A monster is a being, which basically threatens the existence of human beings or society as a whole, and only has the intention of causing harm to people. A monster is cruel, never feels remorse or guilt for committing any cruel acts and, furthermore, works towards breaking the law of nature or the law of god. Moreover, Frankenstein himself says that monsters are beings who are supposed to be “cut off from all the world,” thus this adds another characteristic to the nature of a true monster, which is isolation (Shelley 77). With respect to the aforementioned attributes of a monster, as the story evidences, one can understand that the real monster is Victor and not his creation.

Firstly, although the doctor’s wish to “bestow animation upon lifeless matter” in order to “renew life where death” dooms the “body to corruption,” seems quite harmless, it is actually a medium through which he wants to achieve fame as well as immortality (89). However, attainment of fame and his wish that “his name makes a mark in history” are desires harbored by most humans, and this alone is not enough to deem Victor a monster (Marklund 4). Nonetheless his deeds throughout the story represent his intrinsic nature, which is that of a monster. For instance, when Frankenstein approaches him in the mountains and asks him to create a companion for him, although the doctor denies at first, he later on agrees to the request.
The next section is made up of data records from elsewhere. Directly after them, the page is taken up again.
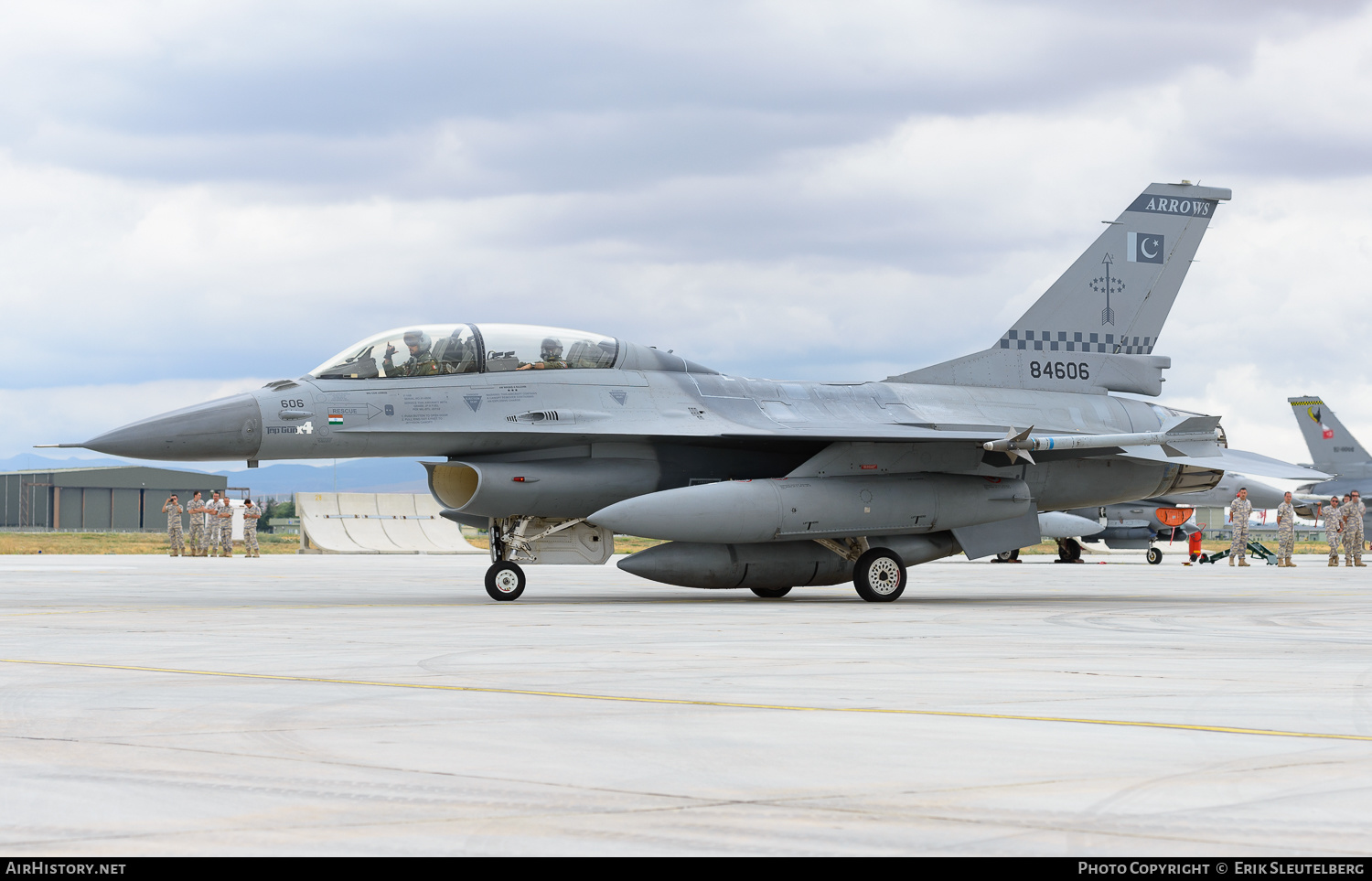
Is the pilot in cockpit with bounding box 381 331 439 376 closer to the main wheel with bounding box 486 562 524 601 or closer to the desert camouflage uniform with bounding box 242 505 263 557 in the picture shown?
the main wheel with bounding box 486 562 524 601

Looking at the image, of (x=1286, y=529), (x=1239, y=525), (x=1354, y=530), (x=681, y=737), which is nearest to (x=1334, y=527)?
(x=1354, y=530)

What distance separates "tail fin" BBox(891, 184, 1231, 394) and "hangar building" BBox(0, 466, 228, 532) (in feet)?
234

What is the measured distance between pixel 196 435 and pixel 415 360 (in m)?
2.47

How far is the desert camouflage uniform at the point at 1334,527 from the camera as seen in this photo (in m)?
31.9

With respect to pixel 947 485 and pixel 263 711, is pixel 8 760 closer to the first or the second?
pixel 263 711

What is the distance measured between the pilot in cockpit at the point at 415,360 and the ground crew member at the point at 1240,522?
905 inches

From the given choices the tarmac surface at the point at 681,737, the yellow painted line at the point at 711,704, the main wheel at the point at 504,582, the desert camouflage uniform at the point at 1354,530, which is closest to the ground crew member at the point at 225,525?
the main wheel at the point at 504,582

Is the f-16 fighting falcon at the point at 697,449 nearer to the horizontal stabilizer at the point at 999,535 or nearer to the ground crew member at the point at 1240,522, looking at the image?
the horizontal stabilizer at the point at 999,535

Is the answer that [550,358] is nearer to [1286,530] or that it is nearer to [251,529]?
[251,529]

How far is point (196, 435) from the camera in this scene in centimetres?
1455

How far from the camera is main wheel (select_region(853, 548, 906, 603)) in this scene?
16.3 m

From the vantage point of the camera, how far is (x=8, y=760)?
16.0ft
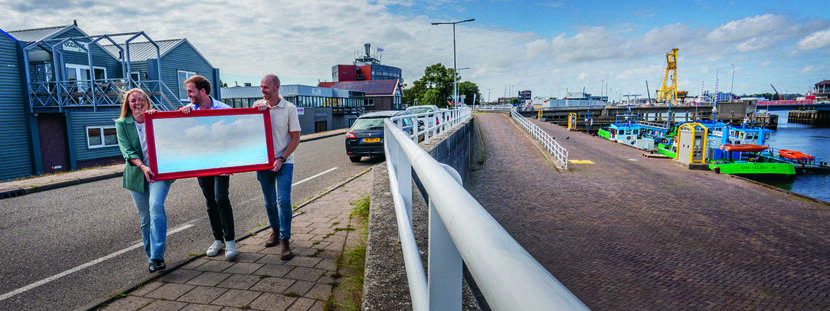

However, while creating the female monster, he realizes that it would just be another mistake, and thus he abandons the process. Here Victor not only gives false hope to Frankenstein, but by discarding the project he actually enrages his creation, forcing him to commit more murders.

Furthermore, when Frankenstein kills Victor’s beloved, whom the doctor had been quite fond of since his “earliest infancy,” Victor’s mind immediately seeks to exact vengeance on Frankenstein (92). The doctor does not wait to think that it was actually him who was responsible for all this, and he sets out to eliminate what he once created. Lastly, Victor never tries to make Frankenstein understand the value of life as well as the morals of society, and he never actually explains why he abandons the project of creating a female monster. Therefore, it can be thus concluded that the real monster is Victor, and this is exemplified through his thoughts, his deeds, and most importantly his lack of action as well as negligence of responsibility.

Nevertheless, some may contend that Frankenstein is the monster, as he wreaks havoc in the society by committing various murders, and most importantly, taking away the most important thing to Victor, his beloved, Elizabeth. However, it is to be noted that all these murders ensued as a result of Victor’s actions and his attitude towards the monster. A monster never feels remorse or guilt at the cruelty he exacts, however, Frankenstein feels great sorrow in the end when Victor is dead and furthermore, he goes off to the northern highlands in order to end his life. Thus, this reflects on the humane characteristics possessed by Frankenstein. Furthermore, had Victor been in place of Frankenstein he would have not felt the slightest bit of grief for the other’s passing away, let alone going away to kill himself. Therefore, it becomes clear that the real monster is the doctor, Victor, and that despite being a monster Frankenstein was a better ‘human’ than the former.

Works Cited
Marklund, Sara. Good and Evil in Man: The Double Nature of Victor in Frankenstein. Goteborg University. 2010. Web. 09 Mar, 2014. Available at:
Shelley, Mary W. Frankenstein, or the Modern Prometheus. London. 1823. Print.